Page extract:
7 November 2025 - 7 November 2025
1:00PM - 2:00PM
L68, Psychology building
Free
The feeling that the body belongs to oneself (i.e., sense of body ownership) is the result of sophisticated processes of multisensory integration, whereby exteroceptive, proprioceptive, and interoceptive signals are continuously combined. Illusions of body ownership, such as the Rubber Hand Illusion (RHI), can provide some insight into the interplay between vision, proprioception, and touch. In this talk, I will present a series of studies investigating the contribution of skin-mediates signals, such as touch and temperature, to the perception of a body part as belonging to ourselves. Our results will also be discussed in the context of experimental data with clinical populations. Taken together, our data suggest that skin-mediated interoception signals may make a unique contribution to the sense of body ownership, and by implication to our embodied psychological ‘self’.
Lecturer, Queen Mary University
Dr Crucianelli's research focuses on the perception of (affective) touch and temperature, multisensory integration, interoception, and sense of body ownership in both healthy and clinical populations. She is also the Secretary of the European Society for Cognitive and Affective Neuroscience (ESCAN) and the co-chair of the Women in Higher Education Network (WHEN) at Queen Mary University of London.

Stored items

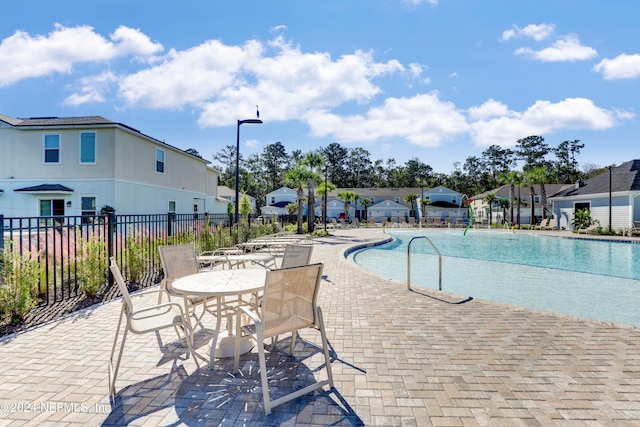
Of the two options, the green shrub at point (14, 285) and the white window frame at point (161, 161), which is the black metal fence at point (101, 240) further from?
the white window frame at point (161, 161)

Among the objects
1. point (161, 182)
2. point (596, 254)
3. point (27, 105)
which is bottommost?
point (596, 254)

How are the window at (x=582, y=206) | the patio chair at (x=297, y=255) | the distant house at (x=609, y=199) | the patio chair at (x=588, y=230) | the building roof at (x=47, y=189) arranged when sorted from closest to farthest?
1. the patio chair at (x=297, y=255)
2. the building roof at (x=47, y=189)
3. the patio chair at (x=588, y=230)
4. the distant house at (x=609, y=199)
5. the window at (x=582, y=206)

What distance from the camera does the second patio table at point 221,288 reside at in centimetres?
308

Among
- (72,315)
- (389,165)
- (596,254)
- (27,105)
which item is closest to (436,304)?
(72,315)

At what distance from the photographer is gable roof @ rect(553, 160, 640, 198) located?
23.7 meters

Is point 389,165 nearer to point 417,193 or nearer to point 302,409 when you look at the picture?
point 417,193

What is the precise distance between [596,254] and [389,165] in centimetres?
6190

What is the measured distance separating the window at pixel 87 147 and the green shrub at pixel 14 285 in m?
11.9

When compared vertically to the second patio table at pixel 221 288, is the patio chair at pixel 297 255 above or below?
above

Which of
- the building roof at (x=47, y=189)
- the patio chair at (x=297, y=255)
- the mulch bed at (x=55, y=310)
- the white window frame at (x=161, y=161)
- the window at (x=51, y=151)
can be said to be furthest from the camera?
the white window frame at (x=161, y=161)

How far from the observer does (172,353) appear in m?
3.46

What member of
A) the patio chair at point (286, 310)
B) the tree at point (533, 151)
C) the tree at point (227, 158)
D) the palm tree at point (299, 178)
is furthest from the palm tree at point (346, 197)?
the patio chair at point (286, 310)

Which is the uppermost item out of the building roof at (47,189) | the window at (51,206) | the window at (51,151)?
the window at (51,151)

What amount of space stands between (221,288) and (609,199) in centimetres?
3136
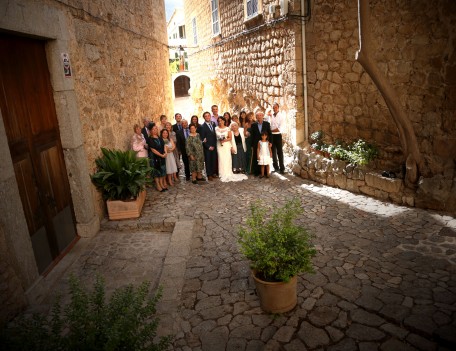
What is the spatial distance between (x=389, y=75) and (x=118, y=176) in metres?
5.41

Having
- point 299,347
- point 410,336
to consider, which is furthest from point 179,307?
point 410,336

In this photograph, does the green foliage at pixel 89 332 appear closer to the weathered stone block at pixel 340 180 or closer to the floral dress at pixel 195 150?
the weathered stone block at pixel 340 180

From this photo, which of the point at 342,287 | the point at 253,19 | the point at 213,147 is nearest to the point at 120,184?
the point at 213,147

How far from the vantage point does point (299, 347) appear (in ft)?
11.2

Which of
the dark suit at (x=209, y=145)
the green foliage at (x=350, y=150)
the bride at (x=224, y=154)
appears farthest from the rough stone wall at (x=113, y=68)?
the green foliage at (x=350, y=150)

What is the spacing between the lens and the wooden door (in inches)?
178

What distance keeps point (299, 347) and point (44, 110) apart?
4652 mm

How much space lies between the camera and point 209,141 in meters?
8.77

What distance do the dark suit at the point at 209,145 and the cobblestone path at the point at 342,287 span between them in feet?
7.60

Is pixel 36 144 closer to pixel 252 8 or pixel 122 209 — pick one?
pixel 122 209

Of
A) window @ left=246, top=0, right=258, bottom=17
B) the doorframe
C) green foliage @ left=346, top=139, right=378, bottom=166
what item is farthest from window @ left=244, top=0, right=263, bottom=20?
the doorframe

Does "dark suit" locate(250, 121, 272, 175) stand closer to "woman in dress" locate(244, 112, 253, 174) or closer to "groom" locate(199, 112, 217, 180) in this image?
"woman in dress" locate(244, 112, 253, 174)

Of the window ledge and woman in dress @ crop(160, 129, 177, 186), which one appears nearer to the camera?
woman in dress @ crop(160, 129, 177, 186)

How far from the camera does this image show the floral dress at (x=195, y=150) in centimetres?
856
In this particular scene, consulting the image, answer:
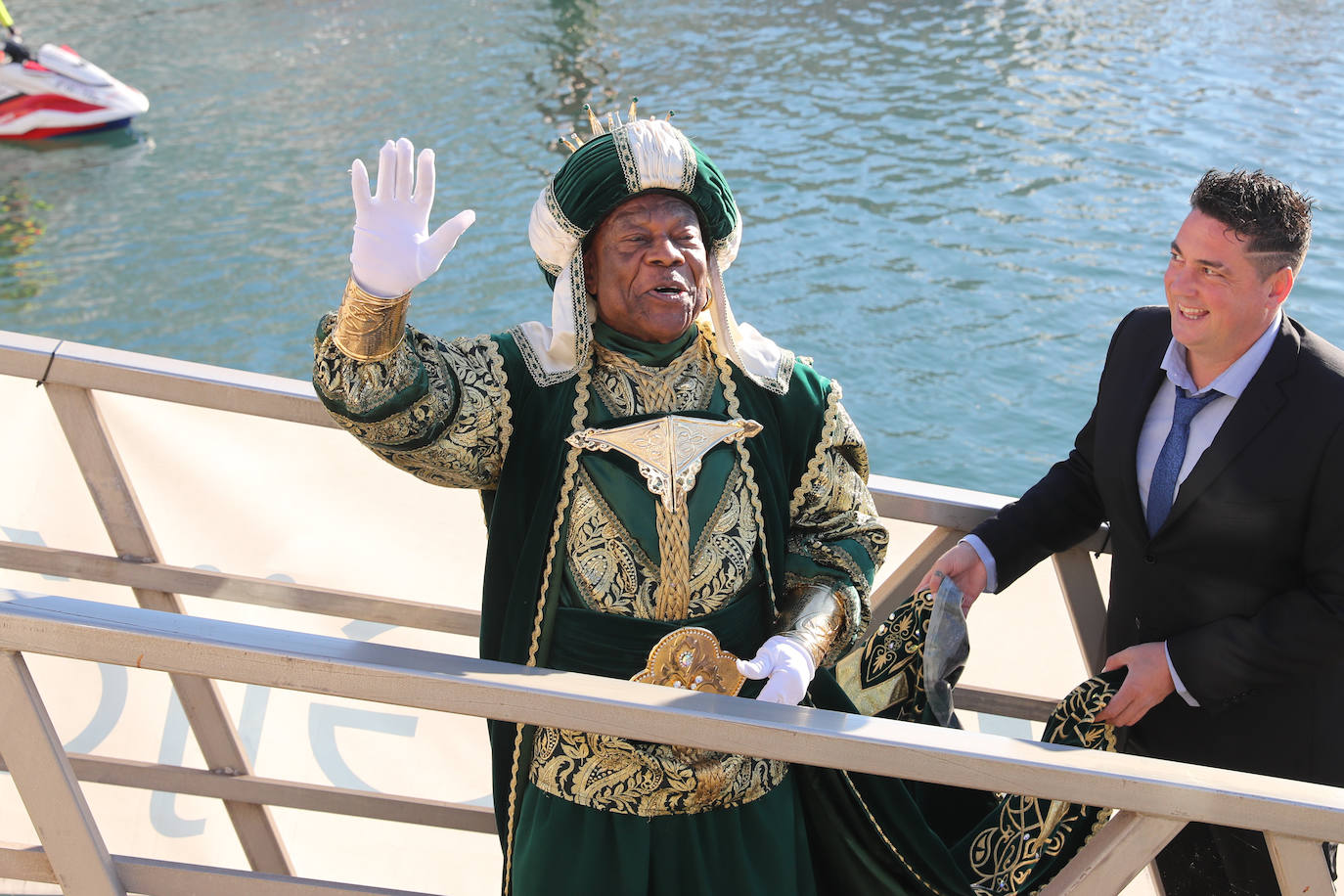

What is needed:
Write out the part of the talk announcement starting at "Lecturer, Queen Mary" and ending at "University of London.". Rely only on the talk announcement.

Response:
Lecturer, Queen Mary University
Dr Crucianelli's research focuses on the perception of (affective) touch and temperature, multisensory integration, interoception, and sense of body ownership in both healthy and clinical populations. She is also the Secretary of the European Society for Cognitive and Affective Neuroscience (ESCAN) and the co-chair of the Women in Higher Education Network (WHEN) at Queen Mary University of London.